[EXTRAIT DU TEXTE]
-=-=-=-=-

Il faut entrer dans ce carrabas, ou dans des carrosses dits pots-de-chambre, moins incommodes, mais constamment ouverts à tous les vents.

Quand vous prenez un de ces pots-de-chambre, vous avez des pages. Le cocher qui n'a point de gages, place à douze sols par tête quatre personnes, deux sur le devant et deux sur le derrière. Ceux qui sont sur le devant s'appellent singes, et ceux qui sont sur le derrière lapins.

Le singe et le lapin descendent à la grille dorée du château, ôtent la poudre de leurs souliers, mettent l'épée au côté, entrent dans la galerie, et les voilà qui contemplent à leur aise la famille royale, et qui jugent de la physionomie et de la bonne grâce des princesses. Ils font ensuite les courtisans tant qu'ils veulent. Ils se placent entre deux ducs, ils coudoient un prince trop empressé, qui retient son geste quand il l'a outre-passé, et rien n'empêche le lapin et le singe de figurer dans les appartements et au grand couvert, comme suivants de la

cour.

Tandis que ces hideuses voitures vous estropient ou vous ennuient, il est défendu à la charrette oisive, au cabriolet léger, au fiacre vide, au fourgon commode, de voiturer personne sur cette route royale. Vous devinez bien, lecteur, sans que je le dise, qu'il s'agit là encore d'un beau privilége exclusif.

Mais que le carrabas et le pot-de-chambre sont éloquents! Ils semblent vous annoncer la foule des désagréments qui vous attendent dans ce lieu de splendeur, ils vous disent de rétrograder; mais on n'entend pas la morale que vous donne le pot-de

chambre. On avance, on prie, on sollicite, on perd des années, on use sa vie dans l'attente.

Que le petit ambitieux, que l'intrigant, que le froid adulateur, que l'extravagant à projets soient cahotés dans ces voitures, ils le méritent bien; mais à ceux qui n'ont que la curiosité pour objet, qui veulent voir le même jour, la ménagerie, les statues et les princes, qu'importent de beaux chemins, s'ils ne peuvent y voyager à leur fantaisie, s'ils sont gênés, contrariés dans leur marche; et pourquoi faut-il encore des bureaux, quand j'ai le désir d'aller voir, par moi-même, comment se porte en son château le roi de France?

-=-=-=-=-

[DONNÉES FOURNIES]

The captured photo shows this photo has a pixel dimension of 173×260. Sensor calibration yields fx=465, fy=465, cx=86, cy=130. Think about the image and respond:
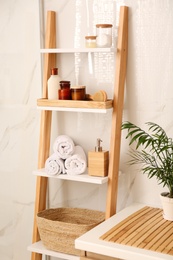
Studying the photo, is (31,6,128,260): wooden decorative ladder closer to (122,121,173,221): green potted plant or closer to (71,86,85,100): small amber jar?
(122,121,173,221): green potted plant

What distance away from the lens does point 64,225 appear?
7.72ft

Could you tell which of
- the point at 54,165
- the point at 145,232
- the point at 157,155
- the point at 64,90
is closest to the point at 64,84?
the point at 64,90

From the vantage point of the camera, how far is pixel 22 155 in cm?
280

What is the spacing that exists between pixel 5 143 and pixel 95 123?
63cm

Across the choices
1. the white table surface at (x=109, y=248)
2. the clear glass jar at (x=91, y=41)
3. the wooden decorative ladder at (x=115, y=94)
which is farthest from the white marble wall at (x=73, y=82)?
the white table surface at (x=109, y=248)

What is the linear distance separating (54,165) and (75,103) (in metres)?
0.36

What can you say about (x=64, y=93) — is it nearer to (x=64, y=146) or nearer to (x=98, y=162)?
(x=64, y=146)

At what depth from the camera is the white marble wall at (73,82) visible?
2.35 meters

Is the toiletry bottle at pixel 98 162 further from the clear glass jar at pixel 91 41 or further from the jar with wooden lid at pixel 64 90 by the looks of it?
the clear glass jar at pixel 91 41

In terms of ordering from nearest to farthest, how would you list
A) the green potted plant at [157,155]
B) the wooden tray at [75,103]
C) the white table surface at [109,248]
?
the white table surface at [109,248] → the green potted plant at [157,155] → the wooden tray at [75,103]

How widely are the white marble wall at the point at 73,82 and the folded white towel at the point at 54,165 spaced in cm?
20

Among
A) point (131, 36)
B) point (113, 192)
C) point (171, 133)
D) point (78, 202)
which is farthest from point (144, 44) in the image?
point (78, 202)

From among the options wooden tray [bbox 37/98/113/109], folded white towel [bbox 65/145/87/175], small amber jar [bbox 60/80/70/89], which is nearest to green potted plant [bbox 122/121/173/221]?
wooden tray [bbox 37/98/113/109]

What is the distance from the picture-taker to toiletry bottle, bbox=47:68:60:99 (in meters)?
2.46
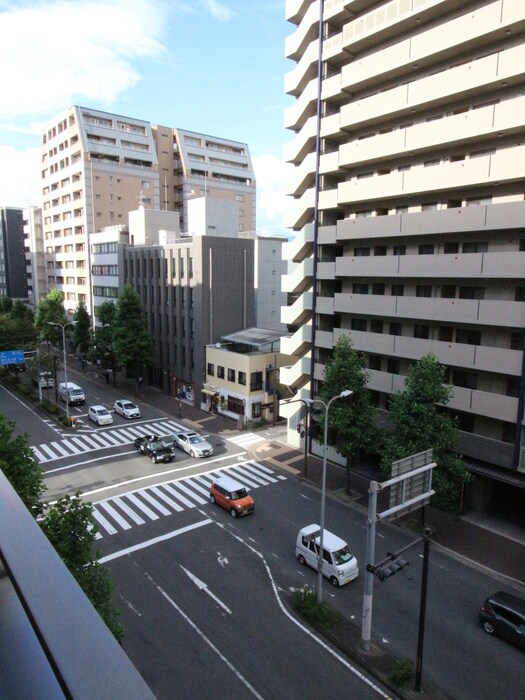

-=-=-=-=-

[CONSIGNE A]
Dans l'extrait sur les pots-de-chambre, que trouve-t-on ?
(i) Combien le cocher fait-il payer par tête ?
(ii) Quel nom donne-t-on aux voyageurs assis sur le derrière ?
(iii) Quelles voitures n'ont pas le droit de transporter qui que ce soit sur la route royale ?
[CONSIGNE B] Réécrivez le passage de l'extrait qui débute aux mots « Tandis que ces » et se termine après « beau privilége exclusif. », en mettant « ami » à la place de « lecteur ».
Ces données ne servent à rien ici.

[RÉPONSE ATTENDUE A]
(i) Douze sols.
(ii) Lapins.
(iii) La charrette oisive, le cabriolet léger, le fiacre vide et le fourgon commode.

[RÉPONSE ATTENDUE B]
Tandis que ces hideuses voitures vous estropient ou vous ennuient, il est défendu à la charrette oisive, au cabriolet léger, au fiacre vide, au fourgon commode, de voiturer personne sur cette route royale. Vous devinez bien, ami, sans que je le dise, qu'il s'agit là encore d'un beau privilége exclusif.